MYTH #7: Everyone pays the fairest rates. Government-run auto eliminates rating based on "discriminatory" factors such as age, gender and marital status, which are used by private insurers in their risk-based rating system. FACT: This means that government-run plans discriminate against older, safer drivers and subsidize younger, higher risk drivers. Further, government-run insurers find other ways to rate according to risk. ICBC's RoadStar program is one example of a government insurer implementing an age-based rating through the back door. A driver who gets his/her licence at the age of 16 does not qualify for the discount until age 25. Coincidentally, 25 is the age risk-based raters (private insurers) use to indicate safer drivers. What is more, a driver has to be at least 34 years old to qualify for ICBC's absolute best rate. ICBC is attempting to have higher risk drivers pay higher premiums. In recent years, ICBC has also stated that it needs "right pricing" to ensure that customers are paying the premiums required for the risk they represent. MYTH #8: A government-run insurance company can be started for $2 million. There will be no cost to the taxpayers. The system will be funded by drivers. FACT: At a very minimum, the cost of government-run auto to taxpayers will equal the worth of foregone insurance taxes, which a government has to recoup elsewhere. In PEI, the lost taxes would amount to an estimated $2.9 million annually. In addition, despite paying back start-up loans, every government-run insurer in Canada has required a taxpayer bailout, whether through direct cash injections or through dedicated tax revenues. In early 1976, less than two years after their start-up day, ICBC required a bailout of $181 million ($600 million in today's dollars). None of that money was ever paid back. In addition, just 24 months after its inception, ICBC required both a massive bailout and a 25% rate increase.
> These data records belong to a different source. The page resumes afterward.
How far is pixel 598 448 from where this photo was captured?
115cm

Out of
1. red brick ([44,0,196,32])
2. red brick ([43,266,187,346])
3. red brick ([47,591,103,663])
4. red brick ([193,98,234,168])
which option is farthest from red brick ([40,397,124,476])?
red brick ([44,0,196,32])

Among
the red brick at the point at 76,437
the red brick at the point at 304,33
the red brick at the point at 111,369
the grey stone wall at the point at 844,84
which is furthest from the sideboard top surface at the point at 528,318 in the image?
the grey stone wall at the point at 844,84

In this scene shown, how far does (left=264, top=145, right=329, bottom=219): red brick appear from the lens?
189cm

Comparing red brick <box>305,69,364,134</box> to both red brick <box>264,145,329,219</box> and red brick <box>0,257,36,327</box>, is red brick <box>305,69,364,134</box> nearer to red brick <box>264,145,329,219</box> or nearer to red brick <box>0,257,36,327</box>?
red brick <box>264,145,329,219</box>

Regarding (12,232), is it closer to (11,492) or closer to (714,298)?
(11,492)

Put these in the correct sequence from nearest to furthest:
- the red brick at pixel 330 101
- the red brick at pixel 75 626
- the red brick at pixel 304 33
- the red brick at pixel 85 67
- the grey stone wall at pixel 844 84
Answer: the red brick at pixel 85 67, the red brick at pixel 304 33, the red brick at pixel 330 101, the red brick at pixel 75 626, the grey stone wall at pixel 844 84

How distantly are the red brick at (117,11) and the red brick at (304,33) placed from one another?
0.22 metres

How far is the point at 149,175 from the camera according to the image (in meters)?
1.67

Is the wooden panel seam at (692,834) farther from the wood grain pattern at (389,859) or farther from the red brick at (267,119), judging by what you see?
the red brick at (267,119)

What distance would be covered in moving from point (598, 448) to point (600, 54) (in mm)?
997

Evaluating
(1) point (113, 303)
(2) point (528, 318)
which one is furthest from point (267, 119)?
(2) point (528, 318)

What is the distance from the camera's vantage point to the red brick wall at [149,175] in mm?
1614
MYTH #9: Government-run auto insurers pay dividends to policyholders. FACT: The fact is that MPI in 2001, and ICBC in 2000, did pay dividends to policyholders. However, advocates of government-run auto insurance have failed to mention that MPI had a deficit of $97 million following that surplus distribution and had to transfer $93 million from its capital surplus reserves to pay for the distribution. This reserve has been declining steadily and now has $35 million in it, down from $143 million in 2001. Increasing claims pressure (claims costs in 2001 were $30 million more than expected) and a severe weather event would drain this reserve very quickly. MPI estimates that a severe hailstorm could increase claims by as much as $50 million (2001 annual report). In ICBC's case, the year following the dividend, the corporation lost $250 million. It couldn't afford the dividend but paid it out prior to an election. In exchange for the $100 each, drivers had their deductibles doubled, premiums raised and many were transferred into more expensive rating territories. ICBC paid for this giveaway through a reduction in reserves, which are now at dangerously low levels. This dangerous, politically motivated "dividend" is a perfect example of what would be wrong about government owned insurance, not what would be right about it. This is not how to run a business. Finally, dividends are not unique to government-run insurers. Policyholders in private insurance markets can also receive policyholder dividends, where the financial situation of the company warrants, if they are policyholders with mutual companies. MYTH #10: Government-run auto insurance makes for safer roads. FACT: This has not be proven to be true in BC. BC's incidence of uninsured drivers is estimated to be about the same as that of other provinces. In fact, data/estimates from provincial ministries of transportation indicate that the incidence of uninsured drivers is lower in both Prince Edward Island and Nova Scotia as compared to BC. The British Columbia Ministry of Transportation reported that 65% of persons prohibited from driving in BC continue to drive without insurance. This alone represents at least 10,000 uninsured drivers on BC's roads. Furthermore, BC injury and fatality rates the other hand, is well above the national average for injuries and deaths from motor vehicle accidents. Government-run insurance does not create safer roads.